Mixed Spline Smoothing and Kernel Estimator in Biresponse Nonparametric Regression
Abstract
Mixed estimators in nonparametric regression have been developed in models with one response. The biresponse cases with different patterns among predictor variables that tend to be mixed estimators are often encountered. Therefore, in this article, we propose a biresponse nonparametric regression model with mixed spline smoothing and kernel estimators. This mixed estimator is suitable for modeling biresponse data with several patterns (response vs. predictors) that tend to change at certain subintervals such as the spline smoothing pattern, and other patterns that tend to be random are commonly modeled using kernel regression. The mixed estimator is obtained through two-stage estimation, i.e., penalized weighted least square (PWLS) and weighted least square (WLS). Furthermore, the proposed biresponse modeling with mixed estimators is validated using simulation data. This estimator is also applied to the percentage of the poor population and human development index data. The results show that the proposed model can be appropriately implemented and gives satisfactory results.
1. Introduction
One of the most popular statistical methods often used for prediction is regression analysis. Regression analysis is commonly used to determine the functional relationship between independent variables (predictors) and dependent variables (responses) [1]. Functional relationships between predictor variables and response variables can have clear or unknown patterns; if these relationships have unknown patterns, the appropriate type of regression analysis is nonparametric regression [2]. In the nonparametric regression, the regression curve is assumed to be smooth. This regression has high flexibility because the data can drive to estimate its own regression curve without subjectivity from the researcher [3]. Researchers have proposed methods for estimating nonparametric regression functions such as spline, kernel, and Fourier series functions. The spline nonparametric regression has been developed by Eubank [3], Becher et al. [4], and Wang et al. [5]. Hall and Huang [6], Okumura and Naito [7], Du et al. [8], Chamidah and Saifudin [9], and Erçelik and Nadar [10] developed kernel nonparametric regression. Bilodeau [11] and Amato et al. [12] estimated the nonparametric regression function with the Fourier series function.

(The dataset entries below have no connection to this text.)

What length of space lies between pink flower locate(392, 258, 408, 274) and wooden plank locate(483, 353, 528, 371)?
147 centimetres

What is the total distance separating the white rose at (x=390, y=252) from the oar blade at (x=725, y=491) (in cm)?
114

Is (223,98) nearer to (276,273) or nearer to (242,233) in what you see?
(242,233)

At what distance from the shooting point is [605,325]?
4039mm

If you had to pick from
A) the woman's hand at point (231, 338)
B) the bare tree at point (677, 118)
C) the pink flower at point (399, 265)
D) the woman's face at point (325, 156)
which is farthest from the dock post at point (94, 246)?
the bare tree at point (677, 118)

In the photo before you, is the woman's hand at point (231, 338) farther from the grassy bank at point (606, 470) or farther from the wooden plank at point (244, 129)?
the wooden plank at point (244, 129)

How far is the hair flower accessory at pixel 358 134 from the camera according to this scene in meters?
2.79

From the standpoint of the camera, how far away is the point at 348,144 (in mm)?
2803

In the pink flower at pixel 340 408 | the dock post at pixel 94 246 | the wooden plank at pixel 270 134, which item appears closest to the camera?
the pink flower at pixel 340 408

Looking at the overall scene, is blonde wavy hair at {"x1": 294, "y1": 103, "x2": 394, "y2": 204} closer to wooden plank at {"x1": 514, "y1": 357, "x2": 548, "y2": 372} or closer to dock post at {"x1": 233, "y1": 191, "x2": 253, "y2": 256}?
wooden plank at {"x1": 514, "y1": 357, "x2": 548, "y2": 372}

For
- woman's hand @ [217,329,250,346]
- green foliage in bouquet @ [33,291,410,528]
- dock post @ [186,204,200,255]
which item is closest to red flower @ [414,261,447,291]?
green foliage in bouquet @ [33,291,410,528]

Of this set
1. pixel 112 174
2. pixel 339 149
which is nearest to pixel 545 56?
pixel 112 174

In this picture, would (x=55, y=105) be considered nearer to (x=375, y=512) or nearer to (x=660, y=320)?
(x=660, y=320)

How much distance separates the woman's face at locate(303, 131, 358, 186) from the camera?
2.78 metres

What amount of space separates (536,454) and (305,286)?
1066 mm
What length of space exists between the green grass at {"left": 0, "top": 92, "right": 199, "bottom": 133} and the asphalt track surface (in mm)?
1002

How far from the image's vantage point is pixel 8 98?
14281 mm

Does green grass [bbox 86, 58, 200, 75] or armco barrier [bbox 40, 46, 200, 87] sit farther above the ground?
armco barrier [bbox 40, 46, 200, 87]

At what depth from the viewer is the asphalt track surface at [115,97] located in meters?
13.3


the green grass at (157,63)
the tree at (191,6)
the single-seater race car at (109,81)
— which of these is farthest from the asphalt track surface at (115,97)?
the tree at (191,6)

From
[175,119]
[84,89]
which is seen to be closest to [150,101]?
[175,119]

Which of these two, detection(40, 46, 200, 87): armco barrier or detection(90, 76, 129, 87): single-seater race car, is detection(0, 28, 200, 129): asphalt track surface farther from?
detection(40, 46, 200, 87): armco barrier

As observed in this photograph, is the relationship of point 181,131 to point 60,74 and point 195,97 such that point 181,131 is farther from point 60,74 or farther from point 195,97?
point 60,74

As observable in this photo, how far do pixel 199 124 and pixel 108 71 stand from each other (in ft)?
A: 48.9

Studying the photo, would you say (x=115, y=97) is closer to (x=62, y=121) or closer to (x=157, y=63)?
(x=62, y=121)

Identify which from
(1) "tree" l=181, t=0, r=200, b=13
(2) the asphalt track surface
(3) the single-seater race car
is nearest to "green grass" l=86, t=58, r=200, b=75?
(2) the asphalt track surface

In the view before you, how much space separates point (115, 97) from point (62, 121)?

In applying nonparametric regression modeling, researchers sometimes assume that each predictor variable has the same pattern. Although there are often real cases with different patterns between the response and each predictor, if the researcher still insists on applying one type of estimator to all predictor variables, the estimation results can be inaccurate and produce a large error. Researchers have begun to develop nonparametric regression with a mixed estimator, including Hidayat et al. [13], Mariati et al. [14], and Octavanny et al. [15]. These mixed estimators are formed by referring to the idea of semiparametric regression. The semiparametric regression model is an additive regression model that consists of a parametric component and a nonparametric component; see the work of Green and Yandell [16], Roozbeh and Arashi [17], and Roozbeh and Najarian [18]. In these mixed estimators, the additive model concept in semiparametric regression is adapted by modification using two different nonparametric components. However, these mixed estimators only use one response variable, even though some biresponse cases also have different patterns among the predictor variables. At present, nonparametric regression studies with mixed estimators for biresponse cases have never been developed. Therefore, this study develops a new theory about the mixed estimator of spline smoothing and kernel in biresponse nonparametric regression. This mixed estimator is the development of the mixed estimator proposed by Hidayat et al. [13] that the kernel estimator is considered to be fixed, while the kernel function in this paper is estimated. In addition, this new mixed estimator can be applied for biresponse cases. This mixed estimator is obtained through a two-stage estimation. The first stage of estimation uses the penalized weighted least square (PWLS) to obtain the spline smoothing component, followed by the second stage that employs the weighted least-square (WLS) estimation method to estimate the kernel component.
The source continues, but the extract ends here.